I suspect that a native GUI, or even something like GPUI or Flutter would be still more performant than TUI's, which are bound by the limitations of emulating terminals.

sunshowers 9 hours ago | parent | next [-]

A very important thing about constraints is that they also liberate. TUIs automatically work over ssh, can be suspended with ctrl-z and such, and the keyboard focus has resulted in helpful conventions like ctrl-R that tend to not be as prominent in GUIs.

normie3000 7 hours ago | parent [-]

What does ctrl-R do?

sunshowers 6 hours ago | parent [-]

History search, like in shells. My most used TUI shortcut!

coldtea 8 hours ago | parent | prev [-]

>would be still more performant than TUI's, which are bound by the limitations of emulating terminals.

That's what makes them great. As opposed to modern "minimal" waste of space UIs or the Electron crappage.

mseepgood 11 hours ago | parent | prev | next [-]

The question is how many decades each user of your software would have to use it in order to offset, through the optimisation it provides, the energy consumption you burned through with LLMs.

elevation 11 hours ago | parent | next [-]

When global supply chains are disrupted again, energy and/or compute costs will skyrocket, meaning your org may be forced to defer hardware upgrades and LLMs may no longer be cost effective (as over-leveraged AI companies attempt to recover their investment with less hardware than they'd planned.) Once this happens, it may be too late to draw on LLMs to quickly refactor your code.

If your business requirements are stable and you have a good test suite, you're living in a golden age for leveraging your current access to LLMs to reduce your future operational costs.

coldtea 7 hours ago | parent | prev | next [-]

Would it be that many?
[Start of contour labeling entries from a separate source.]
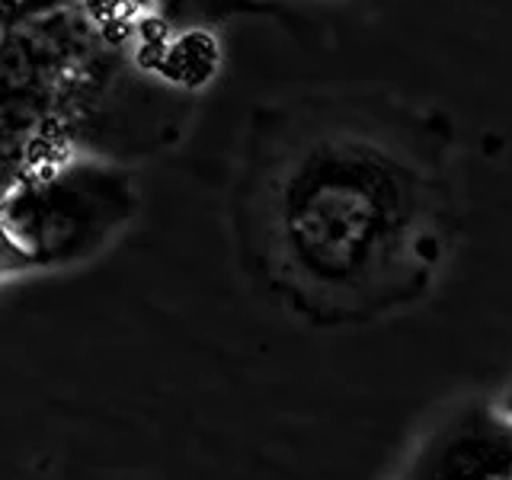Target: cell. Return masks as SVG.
Wrapping results in <instances>:
<instances>
[{
  "instance_id": "6da1fadb",
  "label": "cell",
  "mask_w": 512,
  "mask_h": 480,
  "mask_svg": "<svg viewBox=\"0 0 512 480\" xmlns=\"http://www.w3.org/2000/svg\"><path fill=\"white\" fill-rule=\"evenodd\" d=\"M452 128L388 93H308L260 109L234 176L250 276L317 327L420 301L458 237Z\"/></svg>"
},
{
  "instance_id": "7a4b0ae2",
  "label": "cell",
  "mask_w": 512,
  "mask_h": 480,
  "mask_svg": "<svg viewBox=\"0 0 512 480\" xmlns=\"http://www.w3.org/2000/svg\"><path fill=\"white\" fill-rule=\"evenodd\" d=\"M138 186L125 164L71 154L26 173L0 199L4 276L84 263L138 215Z\"/></svg>"
},
{
  "instance_id": "3957f363",
  "label": "cell",
  "mask_w": 512,
  "mask_h": 480,
  "mask_svg": "<svg viewBox=\"0 0 512 480\" xmlns=\"http://www.w3.org/2000/svg\"><path fill=\"white\" fill-rule=\"evenodd\" d=\"M397 480H512V416L500 404L455 410Z\"/></svg>"
},
{
  "instance_id": "277c9868",
  "label": "cell",
  "mask_w": 512,
  "mask_h": 480,
  "mask_svg": "<svg viewBox=\"0 0 512 480\" xmlns=\"http://www.w3.org/2000/svg\"><path fill=\"white\" fill-rule=\"evenodd\" d=\"M61 7H71V0H20V16H36Z\"/></svg>"
},
{
  "instance_id": "5b68a950",
  "label": "cell",
  "mask_w": 512,
  "mask_h": 480,
  "mask_svg": "<svg viewBox=\"0 0 512 480\" xmlns=\"http://www.w3.org/2000/svg\"><path fill=\"white\" fill-rule=\"evenodd\" d=\"M500 407H503V410H506V413L512 416V384H509V391L503 394V400H500Z\"/></svg>"
},
{
  "instance_id": "8992f818",
  "label": "cell",
  "mask_w": 512,
  "mask_h": 480,
  "mask_svg": "<svg viewBox=\"0 0 512 480\" xmlns=\"http://www.w3.org/2000/svg\"><path fill=\"white\" fill-rule=\"evenodd\" d=\"M0 276H4V263H0Z\"/></svg>"
}]
</instances>
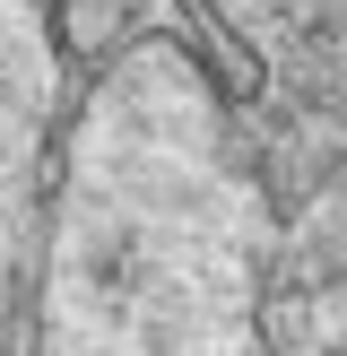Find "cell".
Here are the masks:
<instances>
[{
  "instance_id": "cell-1",
  "label": "cell",
  "mask_w": 347,
  "mask_h": 356,
  "mask_svg": "<svg viewBox=\"0 0 347 356\" xmlns=\"http://www.w3.org/2000/svg\"><path fill=\"white\" fill-rule=\"evenodd\" d=\"M278 209L217 79L174 35L69 113L26 278L35 356H260Z\"/></svg>"
},
{
  "instance_id": "cell-2",
  "label": "cell",
  "mask_w": 347,
  "mask_h": 356,
  "mask_svg": "<svg viewBox=\"0 0 347 356\" xmlns=\"http://www.w3.org/2000/svg\"><path fill=\"white\" fill-rule=\"evenodd\" d=\"M61 35L52 0H0V356L26 339V278L61 165Z\"/></svg>"
}]
</instances>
Asked AI to do some rough calculation, and it spit that:

Making 50 SOTA AI requests per day ≈ running a 10W LED bulb for about 2.5 hours per day

Given I usually have 2-3 lights on all day in the house, that's like 1500 LLM requests per day (which sounds quite more than I do).
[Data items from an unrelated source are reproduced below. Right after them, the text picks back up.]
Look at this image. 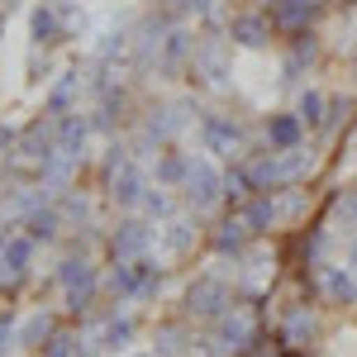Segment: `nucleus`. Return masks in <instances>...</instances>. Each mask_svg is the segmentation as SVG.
<instances>
[{
    "instance_id": "1",
    "label": "nucleus",
    "mask_w": 357,
    "mask_h": 357,
    "mask_svg": "<svg viewBox=\"0 0 357 357\" xmlns=\"http://www.w3.org/2000/svg\"><path fill=\"white\" fill-rule=\"evenodd\" d=\"M181 191H186V200H191V210H215V205H220V195H224L220 167L210 162V158H191V172H186Z\"/></svg>"
},
{
    "instance_id": "2",
    "label": "nucleus",
    "mask_w": 357,
    "mask_h": 357,
    "mask_svg": "<svg viewBox=\"0 0 357 357\" xmlns=\"http://www.w3.org/2000/svg\"><path fill=\"white\" fill-rule=\"evenodd\" d=\"M200 143L210 158H238L243 153V129L229 114H200Z\"/></svg>"
},
{
    "instance_id": "3",
    "label": "nucleus",
    "mask_w": 357,
    "mask_h": 357,
    "mask_svg": "<svg viewBox=\"0 0 357 357\" xmlns=\"http://www.w3.org/2000/svg\"><path fill=\"white\" fill-rule=\"evenodd\" d=\"M229 305H234V296H229L224 276H200L186 291V314H195V319H220Z\"/></svg>"
},
{
    "instance_id": "4",
    "label": "nucleus",
    "mask_w": 357,
    "mask_h": 357,
    "mask_svg": "<svg viewBox=\"0 0 357 357\" xmlns=\"http://www.w3.org/2000/svg\"><path fill=\"white\" fill-rule=\"evenodd\" d=\"M248 343H252V319L243 305H229L215 319V353H243Z\"/></svg>"
},
{
    "instance_id": "5",
    "label": "nucleus",
    "mask_w": 357,
    "mask_h": 357,
    "mask_svg": "<svg viewBox=\"0 0 357 357\" xmlns=\"http://www.w3.org/2000/svg\"><path fill=\"white\" fill-rule=\"evenodd\" d=\"M229 53H234V38H205V43H195L191 72L205 77V82H224L229 77Z\"/></svg>"
},
{
    "instance_id": "6",
    "label": "nucleus",
    "mask_w": 357,
    "mask_h": 357,
    "mask_svg": "<svg viewBox=\"0 0 357 357\" xmlns=\"http://www.w3.org/2000/svg\"><path fill=\"white\" fill-rule=\"evenodd\" d=\"M272 15H262V10H248V15H234V24H229V38H234V48H267V38H272Z\"/></svg>"
},
{
    "instance_id": "7",
    "label": "nucleus",
    "mask_w": 357,
    "mask_h": 357,
    "mask_svg": "<svg viewBox=\"0 0 357 357\" xmlns=\"http://www.w3.org/2000/svg\"><path fill=\"white\" fill-rule=\"evenodd\" d=\"M148 243H153V229H148L143 220H124L119 229H114V238H110L119 262H138V257L148 252Z\"/></svg>"
},
{
    "instance_id": "8",
    "label": "nucleus",
    "mask_w": 357,
    "mask_h": 357,
    "mask_svg": "<svg viewBox=\"0 0 357 357\" xmlns=\"http://www.w3.org/2000/svg\"><path fill=\"white\" fill-rule=\"evenodd\" d=\"M319 286H324V296H329L333 305H353L357 301V272L343 262H329V267H319Z\"/></svg>"
},
{
    "instance_id": "9",
    "label": "nucleus",
    "mask_w": 357,
    "mask_h": 357,
    "mask_svg": "<svg viewBox=\"0 0 357 357\" xmlns=\"http://www.w3.org/2000/svg\"><path fill=\"white\" fill-rule=\"evenodd\" d=\"M67 29H62V15H57V5H33V15H29V38H33V48H53L57 38H62Z\"/></svg>"
},
{
    "instance_id": "10",
    "label": "nucleus",
    "mask_w": 357,
    "mask_h": 357,
    "mask_svg": "<svg viewBox=\"0 0 357 357\" xmlns=\"http://www.w3.org/2000/svg\"><path fill=\"white\" fill-rule=\"evenodd\" d=\"M110 195L124 205V210H134V205H143V195H148V176H143V172L129 162L119 176H110Z\"/></svg>"
},
{
    "instance_id": "11",
    "label": "nucleus",
    "mask_w": 357,
    "mask_h": 357,
    "mask_svg": "<svg viewBox=\"0 0 357 357\" xmlns=\"http://www.w3.org/2000/svg\"><path fill=\"white\" fill-rule=\"evenodd\" d=\"M314 329H319V324H314V314H310V305H296V310L286 314V324H281V343H286L291 353H301L305 343L314 338Z\"/></svg>"
},
{
    "instance_id": "12",
    "label": "nucleus",
    "mask_w": 357,
    "mask_h": 357,
    "mask_svg": "<svg viewBox=\"0 0 357 357\" xmlns=\"http://www.w3.org/2000/svg\"><path fill=\"white\" fill-rule=\"evenodd\" d=\"M248 234H252V224H248L243 215H234V220H224L220 229H215V248H220L224 257H229V252H234V257H243Z\"/></svg>"
},
{
    "instance_id": "13",
    "label": "nucleus",
    "mask_w": 357,
    "mask_h": 357,
    "mask_svg": "<svg viewBox=\"0 0 357 357\" xmlns=\"http://www.w3.org/2000/svg\"><path fill=\"white\" fill-rule=\"evenodd\" d=\"M186 57H195V38L186 29H167V43H162V57H158V67L162 72H176Z\"/></svg>"
},
{
    "instance_id": "14",
    "label": "nucleus",
    "mask_w": 357,
    "mask_h": 357,
    "mask_svg": "<svg viewBox=\"0 0 357 357\" xmlns=\"http://www.w3.org/2000/svg\"><path fill=\"white\" fill-rule=\"evenodd\" d=\"M301 114H272L267 119V138H272L276 153H286V148H301Z\"/></svg>"
},
{
    "instance_id": "15",
    "label": "nucleus",
    "mask_w": 357,
    "mask_h": 357,
    "mask_svg": "<svg viewBox=\"0 0 357 357\" xmlns=\"http://www.w3.org/2000/svg\"><path fill=\"white\" fill-rule=\"evenodd\" d=\"M129 343H134V319H129V314H110L105 329H100V338H96V348H105V353H124Z\"/></svg>"
},
{
    "instance_id": "16",
    "label": "nucleus",
    "mask_w": 357,
    "mask_h": 357,
    "mask_svg": "<svg viewBox=\"0 0 357 357\" xmlns=\"http://www.w3.org/2000/svg\"><path fill=\"white\" fill-rule=\"evenodd\" d=\"M77 91H82V72H62V82L48 91V114H53V119H62V114H77V110H72Z\"/></svg>"
},
{
    "instance_id": "17",
    "label": "nucleus",
    "mask_w": 357,
    "mask_h": 357,
    "mask_svg": "<svg viewBox=\"0 0 357 357\" xmlns=\"http://www.w3.org/2000/svg\"><path fill=\"white\" fill-rule=\"evenodd\" d=\"M158 243H162V252L167 257H181L186 248L195 243V229H191V220H167L162 229H158Z\"/></svg>"
},
{
    "instance_id": "18",
    "label": "nucleus",
    "mask_w": 357,
    "mask_h": 357,
    "mask_svg": "<svg viewBox=\"0 0 357 357\" xmlns=\"http://www.w3.org/2000/svg\"><path fill=\"white\" fill-rule=\"evenodd\" d=\"M314 10H319L314 0H276V5H272V24L276 29H301Z\"/></svg>"
},
{
    "instance_id": "19",
    "label": "nucleus",
    "mask_w": 357,
    "mask_h": 357,
    "mask_svg": "<svg viewBox=\"0 0 357 357\" xmlns=\"http://www.w3.org/2000/svg\"><path fill=\"white\" fill-rule=\"evenodd\" d=\"M57 229H62V210L57 205H43L38 215H29V238L33 243H53Z\"/></svg>"
},
{
    "instance_id": "20",
    "label": "nucleus",
    "mask_w": 357,
    "mask_h": 357,
    "mask_svg": "<svg viewBox=\"0 0 357 357\" xmlns=\"http://www.w3.org/2000/svg\"><path fill=\"white\" fill-rule=\"evenodd\" d=\"M43 338H53V314L48 310H33L24 324H20V348H38Z\"/></svg>"
},
{
    "instance_id": "21",
    "label": "nucleus",
    "mask_w": 357,
    "mask_h": 357,
    "mask_svg": "<svg viewBox=\"0 0 357 357\" xmlns=\"http://www.w3.org/2000/svg\"><path fill=\"white\" fill-rule=\"evenodd\" d=\"M186 172H191V158H181V153H158V181H162V186H181Z\"/></svg>"
},
{
    "instance_id": "22",
    "label": "nucleus",
    "mask_w": 357,
    "mask_h": 357,
    "mask_svg": "<svg viewBox=\"0 0 357 357\" xmlns=\"http://www.w3.org/2000/svg\"><path fill=\"white\" fill-rule=\"evenodd\" d=\"M153 353H158V357H181V353H186V329H181V324H162V329H158V343H153Z\"/></svg>"
},
{
    "instance_id": "23",
    "label": "nucleus",
    "mask_w": 357,
    "mask_h": 357,
    "mask_svg": "<svg viewBox=\"0 0 357 357\" xmlns=\"http://www.w3.org/2000/svg\"><path fill=\"white\" fill-rule=\"evenodd\" d=\"M296 114H301V124H324V96L319 91H301V105H296Z\"/></svg>"
},
{
    "instance_id": "24",
    "label": "nucleus",
    "mask_w": 357,
    "mask_h": 357,
    "mask_svg": "<svg viewBox=\"0 0 357 357\" xmlns=\"http://www.w3.org/2000/svg\"><path fill=\"white\" fill-rule=\"evenodd\" d=\"M143 215H158V220H167V215H172V200H167L162 191H153V186H148V195H143Z\"/></svg>"
},
{
    "instance_id": "25",
    "label": "nucleus",
    "mask_w": 357,
    "mask_h": 357,
    "mask_svg": "<svg viewBox=\"0 0 357 357\" xmlns=\"http://www.w3.org/2000/svg\"><path fill=\"white\" fill-rule=\"evenodd\" d=\"M77 353V348H72V338H67V333H53V338H48V353L43 357H72Z\"/></svg>"
},
{
    "instance_id": "26",
    "label": "nucleus",
    "mask_w": 357,
    "mask_h": 357,
    "mask_svg": "<svg viewBox=\"0 0 357 357\" xmlns=\"http://www.w3.org/2000/svg\"><path fill=\"white\" fill-rule=\"evenodd\" d=\"M10 343H20V324H15V319L5 314V319H0V353H5Z\"/></svg>"
},
{
    "instance_id": "27",
    "label": "nucleus",
    "mask_w": 357,
    "mask_h": 357,
    "mask_svg": "<svg viewBox=\"0 0 357 357\" xmlns=\"http://www.w3.org/2000/svg\"><path fill=\"white\" fill-rule=\"evenodd\" d=\"M338 215H343V220H348V224H357V191L348 195V200H343V205H338Z\"/></svg>"
},
{
    "instance_id": "28",
    "label": "nucleus",
    "mask_w": 357,
    "mask_h": 357,
    "mask_svg": "<svg viewBox=\"0 0 357 357\" xmlns=\"http://www.w3.org/2000/svg\"><path fill=\"white\" fill-rule=\"evenodd\" d=\"M348 267H353V272H357V238H353V243H348Z\"/></svg>"
},
{
    "instance_id": "29",
    "label": "nucleus",
    "mask_w": 357,
    "mask_h": 357,
    "mask_svg": "<svg viewBox=\"0 0 357 357\" xmlns=\"http://www.w3.org/2000/svg\"><path fill=\"white\" fill-rule=\"evenodd\" d=\"M248 357H272V348H252V353H248Z\"/></svg>"
}]
</instances>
So even a month worth of requests for building some software doesn't sound that much. Having a local beefy traditional build server compling or running tests for 4 hours a day would be like ~7,600 requests/day

shakna 3 hours ago | parent | next [-]

> Making 50 SOTA AI requests per day ≈ running a 10W LED bulb for about 2.5 hours per day

This seems remarkably far from what we know. I mean, just to run the data centre aircon will be an order of magnitude greater than that.

anonzzzies 5 hours ago | parent | prev [-]

Is that true? Because that's indeed FAR less than I thought. That would definitely make me worry a lot less about energy consumption (not that I would go and consume more but not feeling guilty I guess).

derekdahmer 2 hours ago | parent [-]

A H100 uses about 1000W including networking gear and can generate 80-150 t/s for a 70B model like llama.

So back of the napkin, for a decently sized 1000 token response you’re talking about 8s/3600s*1000 = 2wh which even in California is about $0.001 of electricity.

pshc 2 hours ago | parent [-]

With batched parallel requests this scales down further. Even a MacBook M3 on battery power can do inference quickly and efficiently. Large scale training is the power hog.

grogenaut 11 hours ago | parent | prev | next [-]

In the past week I made 4 different tasks that were going to make my m4brun at full tilt for a week optimized down to 20 minutes with just a few prompts. So more like an hour to pay off not decades. average claude invocation is .3 wh. m4 usez 40-60 watts, so 24x7x40 >> .3 * 10

embedding-shape 11 hours ago | parent | prev | next [-]

Especially considering that suddenly everyone and their mother create their own software with LLMs instead of using almost-perfect-but-slighty-non-ideal software others written before.

mulmen 11 hours ago | parent | prev [-]

I’m not really worried about energy consumption. We have more energy falling out of the sky than we could ever need. I’m much more interested in saving human time so we can focus on bigger problems, like using that free energy instead of killing ourselves extracting and burning limited resources.

teaearlgraycold 10 hours ago | parent | prev [-]

They’re also great for reducing dependencies. What used to be a new dependency and 100 sub-dependencies from npm can now be 200 lines of 0-import JS.